Prove that for every three sets A, B, and C we have (A ∪ B) ∩ C = (A ∩ C) ∪ (B ∩ C).

Question

I need help solving this question. I understand that we need to prove that the LHS is a subset of the RHS and that the RHS is a subset of the LHS, but I don't really know what to do afterwards.

Answer 1

First, take an arbitrary element $x \in (A \cup B) \cap C.$ This is the same as saying that $x \in A \cup B$ and $x \in C.$ Using the definition of union of sets, we have that either $x \in A$ or $x \in B.$ In the first case, we have that $x \in A$ and $x \in C,$ i.e., $x \in A \cap C.$ In the latter, we have that $x \in B$ and $x \in C$, i.e., $x \in B \cap C.$ In both of these cases we reach the conclusion that $x \in (A \cap C) \cup (B \cap C),$ just by definition of union of sets.
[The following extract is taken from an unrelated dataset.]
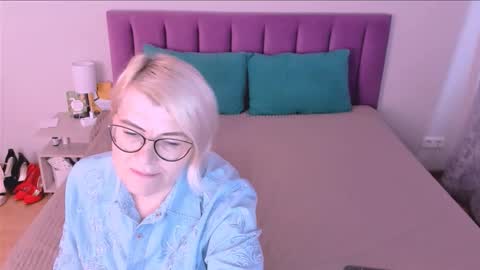 Sabrina MacMarren online show from November 2, 2025, 1:13 pm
This is enough to show that $$(A \cup B) \cap C \subseteq (A \cap C) \cup (B \cap C).$$

On the other hand, consider an arbitrary element $x \in (A \cap C) \cup (B \cap C).$ Then, we have that either $x \in A \cap C$ or $x \in B \cap C.$ In the first case, we have $x \in C$ and $x \in A$. Note that since $x \in A$ then it follows that $x \in A \cup B.$ Therefore, it follows that $x \in (A \cup B) \cap C.$ In the latter, we have $x \in C$ and $x \in B.$ Again, note that $x \in B$ implies that $x \in A \cup B$ and therefore we have that $x \in (A \cup B) \cap C.$ With both cases in mind, we've just proved that

$$ (A \cap C) \cup (B \cap C) \subseteq (A \cup B) \cap C, $$

proving the equality of sets you're looking for.

Answer 2

The first inclusion can be shown as follows:

\begin{align} x \in (A \cup B) \cap C &\rightarrow x \in A \cup B \wedge x \in C\\ &\rightarrow (x \in A \lor x \in B) \wedge x \in C\\ &\rightarrow (x \in A \wedge x \in C) \lor (x \in B \wedge x \in C)\\ &\rightarrow (x \in A \cap C) \lor (x \in B \cap C)\\ &\rightarrow x \in (A \cap C) \cup (B \cap C). \end{align} Therefore, $(A \cup B) \cap C \subseteq (A \cap C) \cup (B \cap C)$. The other inclusion is proved similarly.